Friend or Foe? Digoxin for Systolic HF Ups Mortality in Cohort Study

September 19, 2013

OAKLAND, CA — Introduction of digoxin therapy in patients with new systolic heart failure was associated with a significant 72% jump in all-cause mortality but no effect on HF-hospitalization risk in a community-based cohort study, in both women and men and regardless of whether patients were also taking beta-blockers [1].

This analysis and other recent studies provide "no good evidence that digoxin improves outcomes" and suggest that "it's associated, at least theoretically, with different types of harm," according to Dr Alan S Go (Kaiser Permanente Northern California, Oakland). The use of digoxin should be reevaluated, he told heartwire , to determine "whether or not it is really helping patients with heart failure."

The current study adds to a database that had been fraught with uncertainty about the role digoxin might play in heart failure and at what dosages in patients on contemporary medications. After ups and downs in acceptance as an HF treatment, digoxin currently occupies places in both US and European guidelines as no more than a second-line agent for systolic HF.

Those indications are based on interpretations as well as post hoc analyses of the Digitalis Investigation Group (DIG) randomized trial, which dates from the early 1990s when ACE inhibitors were the latest thing and beta-blockers still aroused suspicion in HF. In that trial, digoxin didn't cut mortality but did lower the risk of hospitalization for worsening heart failure.

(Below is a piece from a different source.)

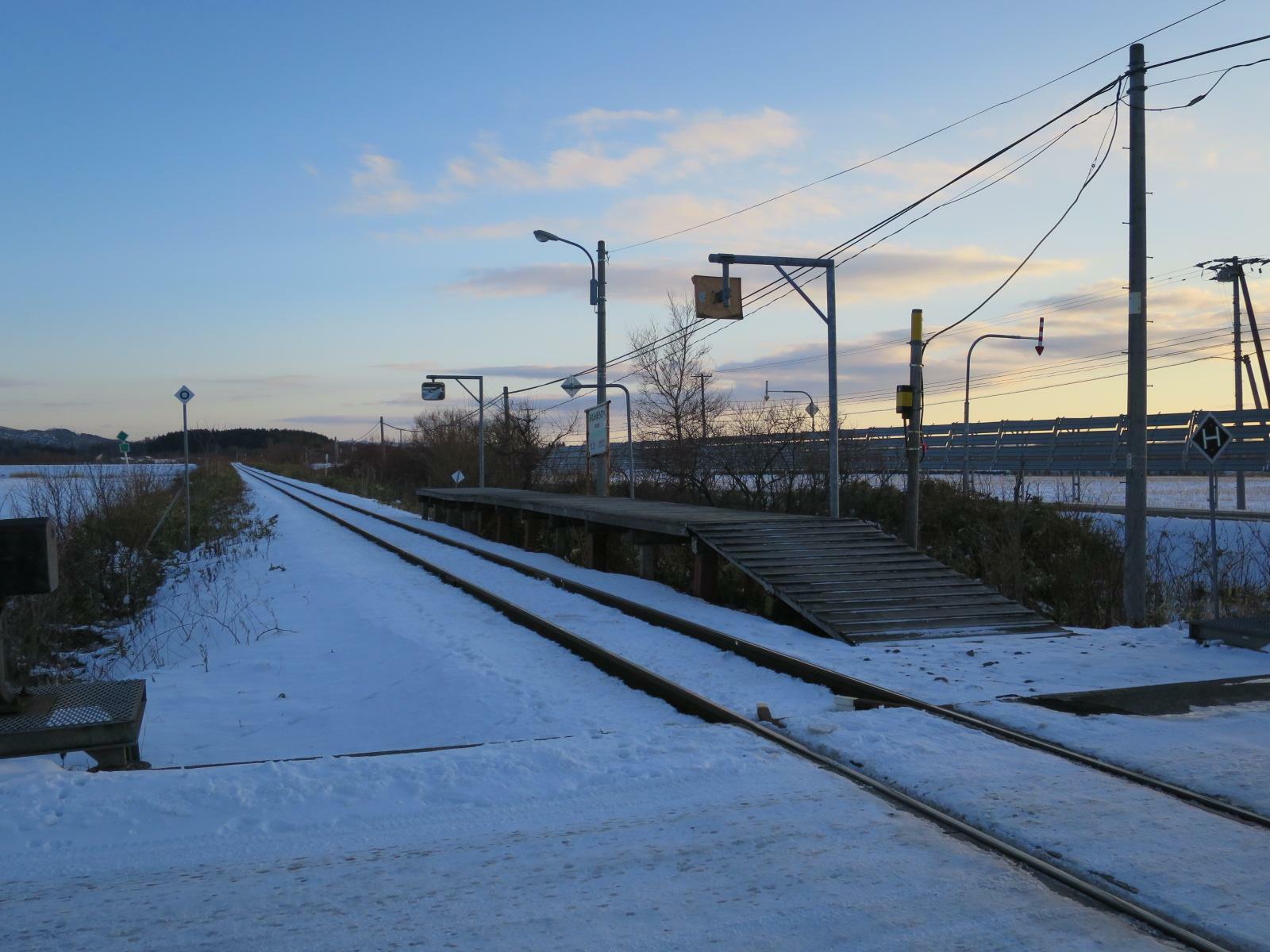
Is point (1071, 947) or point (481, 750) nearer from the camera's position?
point (1071, 947)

The DIG trial was important in its day as the largest randomized trial of digoxin, according to Go. "But it was in the context of what we'd say today was suboptimal therapy. The concern is that in more optimally managed patients, digoxin may be associated with worse outcomes."

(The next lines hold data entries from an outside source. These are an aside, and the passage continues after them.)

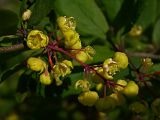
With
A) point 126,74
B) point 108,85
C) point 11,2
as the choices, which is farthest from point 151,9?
point 11,2

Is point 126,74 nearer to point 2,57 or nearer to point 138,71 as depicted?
point 138,71

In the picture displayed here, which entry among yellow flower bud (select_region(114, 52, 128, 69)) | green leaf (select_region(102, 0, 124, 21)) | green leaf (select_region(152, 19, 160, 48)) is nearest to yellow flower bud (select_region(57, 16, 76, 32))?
yellow flower bud (select_region(114, 52, 128, 69))

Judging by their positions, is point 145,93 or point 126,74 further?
point 145,93

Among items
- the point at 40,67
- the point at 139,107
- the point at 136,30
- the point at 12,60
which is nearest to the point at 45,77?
the point at 40,67

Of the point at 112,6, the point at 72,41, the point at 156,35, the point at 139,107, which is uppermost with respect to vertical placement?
the point at 112,6

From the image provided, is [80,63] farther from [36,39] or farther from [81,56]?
[36,39]

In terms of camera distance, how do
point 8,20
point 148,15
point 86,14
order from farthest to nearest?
point 148,15, point 86,14, point 8,20

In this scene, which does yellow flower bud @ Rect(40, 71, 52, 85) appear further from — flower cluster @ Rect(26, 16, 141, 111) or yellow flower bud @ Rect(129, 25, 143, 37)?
yellow flower bud @ Rect(129, 25, 143, 37)
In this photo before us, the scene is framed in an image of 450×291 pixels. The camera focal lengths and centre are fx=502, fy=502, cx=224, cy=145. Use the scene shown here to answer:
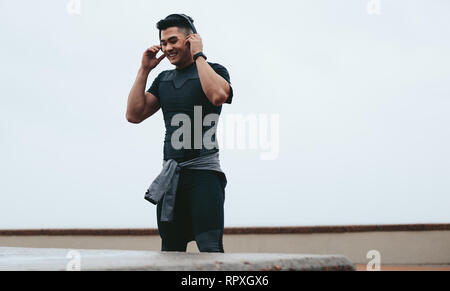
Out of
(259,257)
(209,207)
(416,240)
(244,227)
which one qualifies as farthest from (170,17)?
(416,240)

The current study, he said, controlled for a wide range of possible confounders in a contemporary population. "It is real practice--this is what's happening in a large community-based population." The report was published online September 10, 2013 in Circulation: Cardiovascular Quality and Outcomes with first author Dr James V Freeman (Stanford University School of Medicine, CA).

The analysis suggests "therapy for HF that includes beta-blockade and full angiotensin-II modulation dispenses with the need for taking the risks of adding digoxin therapy," according to an accompanying editorial from Dr Lionel H Opie (University of Cape Town Medical School, South Africa)[2]. "The data at our disposal, taking into account the current study, allow us to seriously question the advice on digoxin given by both the current and influential guidelines, European and American."

Freeman et al looked at 2891 digoxin-naive adults with recently diagnosed systolic heart failure from 2006 to 2008, 18% of whom were started on digoxin; they were followed for a median of 2.5 years.

Hazard ratio* (95% CI) for Outcomes, Digoxin (n=529) vs No Digoxin (n=2362) for Recent-Onset Systolic Heart Failure

Population All-cause mortality HF hospitalization
Overall cohort 1.72 (1.25–2.36) 1.05 (0.82–1.34)
Concurrently on beta-blockers 1.55 (1.11–2.18) 1.08 (0.83–1.42)
Not concurrently on beta-blockers 2.49 (1.20–5.17) 0.88 (0.46–1.69)

*Median follow-up, 2.5 years. Adjusted for LVEF, sex, race, ethnicity, body-mass index, ischemic or arrhythmic heart disease, implanted cardiac device use, history of PCI or CABG, renal function, other cardiovascular medication use, serum electrolytes, outpatient visits per year before cohort entry, and propensity score for digoxin initiation

The causes of death in the study aren't known, but there are clues. "We do know that digoxin theoretically at least can increase the risk of certain types of arrhythmias," Go said. Sudden cardiac death as a cause would be consistent with the increased all-cause mortality without an effect on HF hospitalization. And patients who received digoxin showed a preponderance of atrial fibrillation or flutter at baseline (p<0.001) that could well have driven the drug's use. "If a patient has both systolic heart failure and atrial fibrillation, providers [might] be more likely to prescribe [digoxin], to try to treat both."

But that's probably not an effective strategy, anyway. Go pointed to evidence, notably from his group and the AFFIRM trial, that digoxin isn't good at rate control in treating AF, is less effective than alternatives like beta-blockers or calcium-channel blockers, and may worsen clinical outcomes in AF much as it does in heart failure.

The study was supported by grants through the American Heart Association/Pharmaceutical Roundtable-Spina Outcomes Research Center program. The authors had no disclosures. Opie reports that his report was supported by the University of Cape Town; he had no other disclosures.